AppearanceFirst I just want to comment on the pour.  You can see in the picture that (unlike many imperial stouts I’ve tried) this pours with a thick, frothy, tan head that lingers in the glass.  It is jet black and opaque, even when I hold it up to light, yet around the edge of the glass you can see plenty of carbonation ascending to replenish the head.

Aroma: The first thing I get is a big whiff black malt.  It smells dark and roasty, though seemingly dry. On second smell, I get notes of chocolate and alcohol.  On third smell I get a slight but pleasant coffee aroma.  As much as I tried, I couldn’t get any hops aroma, and that’s perfect in my eyes. Ok, If I smell any more I’m going to faint, let me drink it already!

Mouthfeel:  Old Rasputin has a big, chewy mouthfeel.  I assume there were a lot of flaked oats in this recipe because it is about one step in viscosity below a melted chocolate milkshake.  But that is by no means a bad thing; the extreme creaminess is welcome for this style of beer.  As I mentioned in the appearance section, this isn’t your typical flat stout either.  While it would be rated on the lower end of the carbonation scale, CO2’s presence is noted and appreciated.

Taste: Unfortunately I feel like Old Rasputin is a little too warm going down.  The high alcohol content is not hidden in any way and it takes away from the initial taste. Though, once the taste of alcohol dissipates, I’m left with a great example of an Imperial Stout — intense dark burnt malt flavor and slightly sweet chocolate,

The more I sip the more coffee comes out and makes this great and complex beer.
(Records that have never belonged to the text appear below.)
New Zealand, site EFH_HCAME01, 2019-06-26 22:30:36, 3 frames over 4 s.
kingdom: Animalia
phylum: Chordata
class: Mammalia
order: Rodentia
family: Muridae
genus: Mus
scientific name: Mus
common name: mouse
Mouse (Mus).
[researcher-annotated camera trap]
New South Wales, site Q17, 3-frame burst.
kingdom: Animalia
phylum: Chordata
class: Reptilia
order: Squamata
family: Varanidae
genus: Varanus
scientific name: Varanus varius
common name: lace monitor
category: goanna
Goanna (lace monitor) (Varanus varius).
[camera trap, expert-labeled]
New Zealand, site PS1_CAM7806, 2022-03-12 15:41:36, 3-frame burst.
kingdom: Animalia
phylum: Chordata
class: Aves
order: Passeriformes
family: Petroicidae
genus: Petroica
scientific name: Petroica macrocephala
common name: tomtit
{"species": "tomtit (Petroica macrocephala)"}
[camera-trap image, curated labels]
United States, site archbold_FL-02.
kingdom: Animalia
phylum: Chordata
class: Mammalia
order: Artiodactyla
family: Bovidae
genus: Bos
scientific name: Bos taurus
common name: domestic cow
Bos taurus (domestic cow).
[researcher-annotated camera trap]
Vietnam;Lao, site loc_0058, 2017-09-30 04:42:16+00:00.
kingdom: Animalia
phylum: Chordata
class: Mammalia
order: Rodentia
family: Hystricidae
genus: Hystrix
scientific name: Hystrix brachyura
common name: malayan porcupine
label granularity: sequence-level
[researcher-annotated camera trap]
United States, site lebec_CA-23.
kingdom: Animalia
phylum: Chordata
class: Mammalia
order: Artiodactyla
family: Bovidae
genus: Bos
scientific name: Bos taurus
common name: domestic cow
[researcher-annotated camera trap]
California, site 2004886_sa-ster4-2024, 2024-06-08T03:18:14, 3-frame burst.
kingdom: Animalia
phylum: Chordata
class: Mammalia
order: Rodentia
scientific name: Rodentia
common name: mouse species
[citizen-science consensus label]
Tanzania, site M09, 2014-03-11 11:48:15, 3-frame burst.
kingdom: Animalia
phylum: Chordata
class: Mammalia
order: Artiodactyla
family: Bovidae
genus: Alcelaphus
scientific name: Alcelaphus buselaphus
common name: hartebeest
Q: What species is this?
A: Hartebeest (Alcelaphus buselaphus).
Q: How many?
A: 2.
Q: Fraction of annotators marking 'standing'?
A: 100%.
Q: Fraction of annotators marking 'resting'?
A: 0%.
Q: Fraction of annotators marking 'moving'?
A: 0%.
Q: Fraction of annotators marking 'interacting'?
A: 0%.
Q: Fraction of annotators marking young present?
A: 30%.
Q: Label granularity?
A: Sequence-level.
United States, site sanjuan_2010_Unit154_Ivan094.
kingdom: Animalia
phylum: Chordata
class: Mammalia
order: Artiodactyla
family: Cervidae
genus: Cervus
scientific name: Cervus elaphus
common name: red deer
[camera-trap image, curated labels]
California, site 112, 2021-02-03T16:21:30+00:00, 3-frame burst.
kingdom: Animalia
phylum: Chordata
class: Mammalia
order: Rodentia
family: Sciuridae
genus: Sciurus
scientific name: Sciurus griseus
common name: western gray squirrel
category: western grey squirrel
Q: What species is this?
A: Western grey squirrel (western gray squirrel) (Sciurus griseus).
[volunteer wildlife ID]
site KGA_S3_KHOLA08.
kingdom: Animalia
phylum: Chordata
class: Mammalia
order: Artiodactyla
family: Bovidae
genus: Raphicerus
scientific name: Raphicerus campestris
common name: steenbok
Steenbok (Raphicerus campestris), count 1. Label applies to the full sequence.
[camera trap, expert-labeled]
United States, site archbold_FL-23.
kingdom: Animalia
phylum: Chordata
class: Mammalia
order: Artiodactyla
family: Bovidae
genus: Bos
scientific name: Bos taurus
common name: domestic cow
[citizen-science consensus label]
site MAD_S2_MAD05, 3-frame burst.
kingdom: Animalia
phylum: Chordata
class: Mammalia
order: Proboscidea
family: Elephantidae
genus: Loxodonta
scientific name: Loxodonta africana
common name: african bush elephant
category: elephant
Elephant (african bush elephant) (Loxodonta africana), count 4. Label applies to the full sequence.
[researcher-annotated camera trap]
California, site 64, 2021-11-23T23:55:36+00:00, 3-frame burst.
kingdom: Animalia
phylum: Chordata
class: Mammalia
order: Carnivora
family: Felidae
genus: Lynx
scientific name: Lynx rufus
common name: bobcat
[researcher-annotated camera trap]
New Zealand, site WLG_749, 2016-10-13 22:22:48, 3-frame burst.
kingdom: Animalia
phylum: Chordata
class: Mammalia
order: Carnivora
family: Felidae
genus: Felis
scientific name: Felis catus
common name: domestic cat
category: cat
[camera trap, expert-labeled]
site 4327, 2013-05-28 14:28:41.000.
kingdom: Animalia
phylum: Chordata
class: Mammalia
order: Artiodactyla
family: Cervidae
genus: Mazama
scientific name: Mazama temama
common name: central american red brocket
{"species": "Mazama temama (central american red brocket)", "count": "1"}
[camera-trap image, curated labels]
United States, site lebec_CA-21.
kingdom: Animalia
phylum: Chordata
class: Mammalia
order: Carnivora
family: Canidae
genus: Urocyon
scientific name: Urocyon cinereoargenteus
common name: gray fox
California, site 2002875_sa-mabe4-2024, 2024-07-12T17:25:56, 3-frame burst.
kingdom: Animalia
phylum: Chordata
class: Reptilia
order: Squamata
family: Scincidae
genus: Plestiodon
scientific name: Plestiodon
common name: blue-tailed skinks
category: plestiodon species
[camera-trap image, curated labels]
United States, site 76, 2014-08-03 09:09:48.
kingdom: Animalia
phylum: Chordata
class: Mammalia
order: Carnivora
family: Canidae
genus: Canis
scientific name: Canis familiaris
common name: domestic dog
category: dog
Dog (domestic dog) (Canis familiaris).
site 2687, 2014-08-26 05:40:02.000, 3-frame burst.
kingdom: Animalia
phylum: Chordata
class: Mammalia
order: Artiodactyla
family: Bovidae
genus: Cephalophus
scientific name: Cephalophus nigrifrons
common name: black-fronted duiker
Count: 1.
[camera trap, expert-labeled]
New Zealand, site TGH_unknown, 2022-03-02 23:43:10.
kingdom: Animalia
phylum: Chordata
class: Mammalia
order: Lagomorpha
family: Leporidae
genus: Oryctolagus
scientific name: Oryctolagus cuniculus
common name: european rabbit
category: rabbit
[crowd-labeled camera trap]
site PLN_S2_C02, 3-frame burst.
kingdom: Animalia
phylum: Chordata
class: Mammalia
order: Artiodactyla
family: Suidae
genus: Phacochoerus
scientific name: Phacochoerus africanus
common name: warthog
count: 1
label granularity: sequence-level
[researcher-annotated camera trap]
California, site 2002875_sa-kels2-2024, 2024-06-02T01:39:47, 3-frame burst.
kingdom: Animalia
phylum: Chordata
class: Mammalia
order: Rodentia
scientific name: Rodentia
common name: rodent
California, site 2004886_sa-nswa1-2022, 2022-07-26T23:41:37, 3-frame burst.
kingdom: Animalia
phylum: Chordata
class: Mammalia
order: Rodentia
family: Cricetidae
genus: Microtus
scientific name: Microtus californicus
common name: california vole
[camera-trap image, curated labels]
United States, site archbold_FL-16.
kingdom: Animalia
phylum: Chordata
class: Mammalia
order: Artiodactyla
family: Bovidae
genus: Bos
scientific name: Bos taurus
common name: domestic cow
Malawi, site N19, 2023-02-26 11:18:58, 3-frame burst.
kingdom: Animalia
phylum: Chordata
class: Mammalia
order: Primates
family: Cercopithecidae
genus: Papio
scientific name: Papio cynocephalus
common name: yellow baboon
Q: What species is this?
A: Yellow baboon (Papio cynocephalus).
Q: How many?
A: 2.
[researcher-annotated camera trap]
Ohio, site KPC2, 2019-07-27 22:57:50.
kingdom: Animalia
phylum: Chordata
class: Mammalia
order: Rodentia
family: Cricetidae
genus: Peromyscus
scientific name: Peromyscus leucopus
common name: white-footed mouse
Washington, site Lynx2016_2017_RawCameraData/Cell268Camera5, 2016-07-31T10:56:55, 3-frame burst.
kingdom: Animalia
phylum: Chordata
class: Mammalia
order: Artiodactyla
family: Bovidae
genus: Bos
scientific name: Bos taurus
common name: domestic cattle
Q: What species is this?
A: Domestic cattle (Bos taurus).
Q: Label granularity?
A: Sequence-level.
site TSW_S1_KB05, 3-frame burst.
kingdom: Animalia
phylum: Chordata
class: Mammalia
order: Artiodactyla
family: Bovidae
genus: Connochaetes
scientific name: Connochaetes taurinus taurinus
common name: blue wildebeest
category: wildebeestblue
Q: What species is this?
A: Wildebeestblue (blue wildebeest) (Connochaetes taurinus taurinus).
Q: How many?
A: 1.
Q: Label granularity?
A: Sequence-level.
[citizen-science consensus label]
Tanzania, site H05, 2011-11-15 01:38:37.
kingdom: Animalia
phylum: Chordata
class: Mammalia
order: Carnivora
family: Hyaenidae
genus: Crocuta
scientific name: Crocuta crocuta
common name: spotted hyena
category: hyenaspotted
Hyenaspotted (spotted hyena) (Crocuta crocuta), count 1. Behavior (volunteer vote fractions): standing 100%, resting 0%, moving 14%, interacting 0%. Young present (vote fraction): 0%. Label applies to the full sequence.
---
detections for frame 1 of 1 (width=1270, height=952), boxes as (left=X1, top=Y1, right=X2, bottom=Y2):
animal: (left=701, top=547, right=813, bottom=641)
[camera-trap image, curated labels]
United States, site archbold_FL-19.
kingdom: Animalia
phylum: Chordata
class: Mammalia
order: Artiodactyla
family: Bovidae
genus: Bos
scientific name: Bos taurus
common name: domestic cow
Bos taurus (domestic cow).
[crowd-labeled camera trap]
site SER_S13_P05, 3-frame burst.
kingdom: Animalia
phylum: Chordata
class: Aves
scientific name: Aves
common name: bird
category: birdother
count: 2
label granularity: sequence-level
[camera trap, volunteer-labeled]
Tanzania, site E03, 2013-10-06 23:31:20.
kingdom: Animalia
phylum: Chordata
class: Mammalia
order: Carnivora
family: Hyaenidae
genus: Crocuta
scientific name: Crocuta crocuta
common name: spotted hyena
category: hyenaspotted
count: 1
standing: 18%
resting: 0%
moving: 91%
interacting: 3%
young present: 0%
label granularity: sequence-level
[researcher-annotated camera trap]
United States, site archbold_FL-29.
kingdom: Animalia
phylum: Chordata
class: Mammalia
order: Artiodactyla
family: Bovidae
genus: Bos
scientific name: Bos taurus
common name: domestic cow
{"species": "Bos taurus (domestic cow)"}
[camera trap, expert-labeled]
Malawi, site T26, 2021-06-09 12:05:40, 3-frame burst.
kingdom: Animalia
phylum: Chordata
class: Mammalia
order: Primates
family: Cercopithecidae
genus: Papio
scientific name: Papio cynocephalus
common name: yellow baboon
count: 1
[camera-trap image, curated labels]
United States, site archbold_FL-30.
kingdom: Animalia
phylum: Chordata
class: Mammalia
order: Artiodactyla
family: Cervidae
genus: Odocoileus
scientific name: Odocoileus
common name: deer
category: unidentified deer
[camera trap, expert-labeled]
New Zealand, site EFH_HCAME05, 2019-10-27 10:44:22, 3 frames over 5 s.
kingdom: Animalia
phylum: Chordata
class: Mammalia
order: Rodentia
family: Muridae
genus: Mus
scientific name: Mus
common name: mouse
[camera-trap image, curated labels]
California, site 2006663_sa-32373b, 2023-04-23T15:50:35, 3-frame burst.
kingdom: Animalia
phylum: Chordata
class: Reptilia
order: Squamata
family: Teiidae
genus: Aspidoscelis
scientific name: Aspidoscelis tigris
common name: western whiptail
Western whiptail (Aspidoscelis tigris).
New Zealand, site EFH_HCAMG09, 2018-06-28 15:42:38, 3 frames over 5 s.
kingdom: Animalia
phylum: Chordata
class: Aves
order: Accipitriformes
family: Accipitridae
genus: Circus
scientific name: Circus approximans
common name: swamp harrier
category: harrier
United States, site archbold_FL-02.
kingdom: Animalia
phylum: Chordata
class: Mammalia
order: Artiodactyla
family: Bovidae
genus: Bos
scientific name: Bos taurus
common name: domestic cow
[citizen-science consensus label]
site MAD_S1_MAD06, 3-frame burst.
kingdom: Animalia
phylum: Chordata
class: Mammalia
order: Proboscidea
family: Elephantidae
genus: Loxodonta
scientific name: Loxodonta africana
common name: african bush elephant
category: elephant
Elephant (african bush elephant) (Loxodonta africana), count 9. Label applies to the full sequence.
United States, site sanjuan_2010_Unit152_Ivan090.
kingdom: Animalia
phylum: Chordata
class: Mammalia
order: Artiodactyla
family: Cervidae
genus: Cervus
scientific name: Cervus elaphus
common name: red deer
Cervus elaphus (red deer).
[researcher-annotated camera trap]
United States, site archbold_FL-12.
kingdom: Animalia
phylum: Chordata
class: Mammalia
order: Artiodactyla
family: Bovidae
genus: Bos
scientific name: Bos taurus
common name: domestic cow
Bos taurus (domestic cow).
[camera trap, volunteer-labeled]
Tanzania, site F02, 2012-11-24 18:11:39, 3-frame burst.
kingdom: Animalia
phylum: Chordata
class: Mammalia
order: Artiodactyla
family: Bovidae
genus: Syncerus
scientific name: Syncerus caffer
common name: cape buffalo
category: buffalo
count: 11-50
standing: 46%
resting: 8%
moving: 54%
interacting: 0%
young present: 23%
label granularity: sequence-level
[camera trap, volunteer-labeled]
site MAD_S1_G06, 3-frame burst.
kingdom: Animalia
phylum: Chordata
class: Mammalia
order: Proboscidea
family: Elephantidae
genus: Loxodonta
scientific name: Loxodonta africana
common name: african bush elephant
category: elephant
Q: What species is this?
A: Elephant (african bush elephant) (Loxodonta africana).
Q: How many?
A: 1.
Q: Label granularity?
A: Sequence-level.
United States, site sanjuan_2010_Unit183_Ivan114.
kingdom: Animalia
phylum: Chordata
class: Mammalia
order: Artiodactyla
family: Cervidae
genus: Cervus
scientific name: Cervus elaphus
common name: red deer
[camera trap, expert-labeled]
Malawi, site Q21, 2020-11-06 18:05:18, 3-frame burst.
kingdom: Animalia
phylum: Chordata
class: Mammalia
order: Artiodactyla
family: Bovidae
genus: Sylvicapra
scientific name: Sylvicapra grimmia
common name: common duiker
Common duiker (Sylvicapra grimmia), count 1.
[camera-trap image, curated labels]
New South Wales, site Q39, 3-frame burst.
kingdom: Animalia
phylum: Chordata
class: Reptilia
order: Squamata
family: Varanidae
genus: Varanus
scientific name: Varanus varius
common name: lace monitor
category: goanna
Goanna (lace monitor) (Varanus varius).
This is a big beer with bold flavors that become addicting in the same way a potato chip is addicting.  You think you’re done, but you just can’t help but have some more. .(Side note: if you read that and DIDN’T go get some Ruffles, you are not human.)

Final ThoughtsThis beer was well worth the wait.  Sometimes when you pine for something long enough it ends up letting you down, but Old Rasputin surpassed my expectations.  I love the lacing it leaves behind in the glass, the roasted flavor it leaves on my tongue, and the buzz it leaves in my head.

This is one of the top 5 Russian Imperial Stouts I’ve ever had, and for that I’ll give it 4.5/5 or a solid A rating.  As I mentioned, the only thing I wish it would have done differently was mask the high alcohol content in the first sip.  Once you push past that warmth, this is a world-class beer.